Salish Model Ecosystem-Lower Trophic (SMELT), the biological component of SalishSeaCast

The 3 nutrient- 3 phytoplankton- 1.5 zooplankton compartment model described in Moore-Maley et al . (2016) was adapted to three dimensions and coupled to the Salish Sea NEMO model described by Soontiens et al. (2016). Description and evaluation of the model can be found in:

Olson, E. M., S. E. Allen, V. Do, M. Dunphy, and D. Ianson, 2020. Assessment of Nutrient Supply by a Tidal Jet in the Northern Strait of Georgia Based on a Biogeochemical Model. J. Geophys. Res. Oceans, 25(8).
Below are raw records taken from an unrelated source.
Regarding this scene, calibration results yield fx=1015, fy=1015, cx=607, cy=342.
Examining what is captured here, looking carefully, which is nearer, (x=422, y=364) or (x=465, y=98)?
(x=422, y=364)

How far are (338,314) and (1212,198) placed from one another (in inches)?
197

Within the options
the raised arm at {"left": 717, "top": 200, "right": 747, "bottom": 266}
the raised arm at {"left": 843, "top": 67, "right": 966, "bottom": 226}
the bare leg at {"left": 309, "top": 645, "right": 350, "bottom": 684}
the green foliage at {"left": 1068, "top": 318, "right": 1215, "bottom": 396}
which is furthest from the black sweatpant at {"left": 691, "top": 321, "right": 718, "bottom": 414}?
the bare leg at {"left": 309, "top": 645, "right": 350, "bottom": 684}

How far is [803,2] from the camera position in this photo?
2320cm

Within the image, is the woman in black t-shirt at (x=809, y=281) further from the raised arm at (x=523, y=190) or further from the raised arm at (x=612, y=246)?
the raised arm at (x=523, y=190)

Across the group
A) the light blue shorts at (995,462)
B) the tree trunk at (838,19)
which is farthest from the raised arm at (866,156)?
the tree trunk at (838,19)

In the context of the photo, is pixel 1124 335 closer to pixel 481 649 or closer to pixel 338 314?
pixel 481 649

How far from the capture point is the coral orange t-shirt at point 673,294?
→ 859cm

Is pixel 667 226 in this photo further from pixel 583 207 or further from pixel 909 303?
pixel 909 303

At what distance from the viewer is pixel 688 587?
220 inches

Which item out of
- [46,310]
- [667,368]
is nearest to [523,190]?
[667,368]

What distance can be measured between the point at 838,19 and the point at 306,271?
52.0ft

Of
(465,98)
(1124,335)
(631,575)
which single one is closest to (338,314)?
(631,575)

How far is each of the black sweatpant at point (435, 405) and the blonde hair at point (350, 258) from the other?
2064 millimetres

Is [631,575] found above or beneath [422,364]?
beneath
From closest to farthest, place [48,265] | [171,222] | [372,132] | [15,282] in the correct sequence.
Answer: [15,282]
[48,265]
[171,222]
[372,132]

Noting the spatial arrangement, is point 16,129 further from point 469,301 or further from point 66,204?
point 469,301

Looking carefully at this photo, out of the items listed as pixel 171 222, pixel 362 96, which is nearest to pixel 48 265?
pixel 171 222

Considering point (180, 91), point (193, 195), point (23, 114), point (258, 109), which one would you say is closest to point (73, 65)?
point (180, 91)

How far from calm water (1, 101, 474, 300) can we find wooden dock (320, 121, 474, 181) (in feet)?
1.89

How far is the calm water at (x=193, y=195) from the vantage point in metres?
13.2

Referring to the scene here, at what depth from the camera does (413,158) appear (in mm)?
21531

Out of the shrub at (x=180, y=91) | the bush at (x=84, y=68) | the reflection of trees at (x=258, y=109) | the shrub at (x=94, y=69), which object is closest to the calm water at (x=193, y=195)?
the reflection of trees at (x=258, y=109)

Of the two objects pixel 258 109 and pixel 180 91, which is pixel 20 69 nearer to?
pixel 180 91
    author = "Olson, E. M. and S. E. Allen and V. Do and M. Dunphy and D. Ianson",
    title = "Assessment of Nutrient Supply by a Tidal Jet in the
Northern Strait of Georgia Based on a Biogeochemical Model",
    journal = "Journal of Geophysical Research: Oceans",
    year = "2020",
    volume = "25",
    number = "8",
    issn = "2169-9291",
    url = "",
    keywords = "nitrate, tidal jet, Discovery Passage, Strait of Georgia,
biogeochemical model, new production",
    abstract = "We present a coupled three-dimensional biological-physical model for
the Salish Sea and evaluate it by comparison to nitrate, silicate, and chlorophyll
observations. It accurately reproduces nitrate concentrations with Willmott skill
scores, root mean squared error, and bias ranging from 0.84–0.95, 4.02–6.5 μM,
and −2.33–1.84 μM, respectively, compared to three independent discrete sample
data sets. A prominent feature of the model output is a tidal jet emanating from
Discovery Passage producing a downstream plume of elevated surface nitrate.
The signal is present from April to September, when surface nitrate is otherwise
drawn down. It has a weak but statistically significant correlation to
Discovery Passage tidal velocity (R=0.37, p<0.01). Within the turbulent jet and
associated plume, the average rate of vertical nitrate supply due to mixing and
advection across a depth of roughly 6 m is 0.46 μmol m−2 s−1 between May 15, 2015,
and August 20, 2015, compared to 0.10 μmol m−2 s−1 for the northern Strait of Georgia
as a whole. Close to Discovery Passage, where velocities and shear are strongest,
the majority of the vertical nitrate flux is due to mixing. As velocities weaken
downstream, vertical advection becomes more important relative to mixing, but vertical
velocities also decrease. The tidal pulses out of Discovery Passage drive waves that
contribute net upward nitrate flux as far south as Cape Lazo, 40 km away. The nitrate
supply drives new production, consistent with existing observations. Similar dynamics
have been described in many other tidally influenced coastal systems.",
    doi = "10.1029/2019JC015766",

Cluster Analysis of Biophysical Dynamics

A cluster-based tool for model analysis and evaluation was developed and used to determine biophysical dynamics of the system in:

Jarníková, T., Olson, E. M., Allen, S. E., Ianson, D., and Suchy, K. D., 2021. A Clustering Approach to Determine Biophysical Provinces and Physical Drivers of Productivity Dynamics in a Complex Coastal Sea. Ocean Sci. Discuss., 1-36.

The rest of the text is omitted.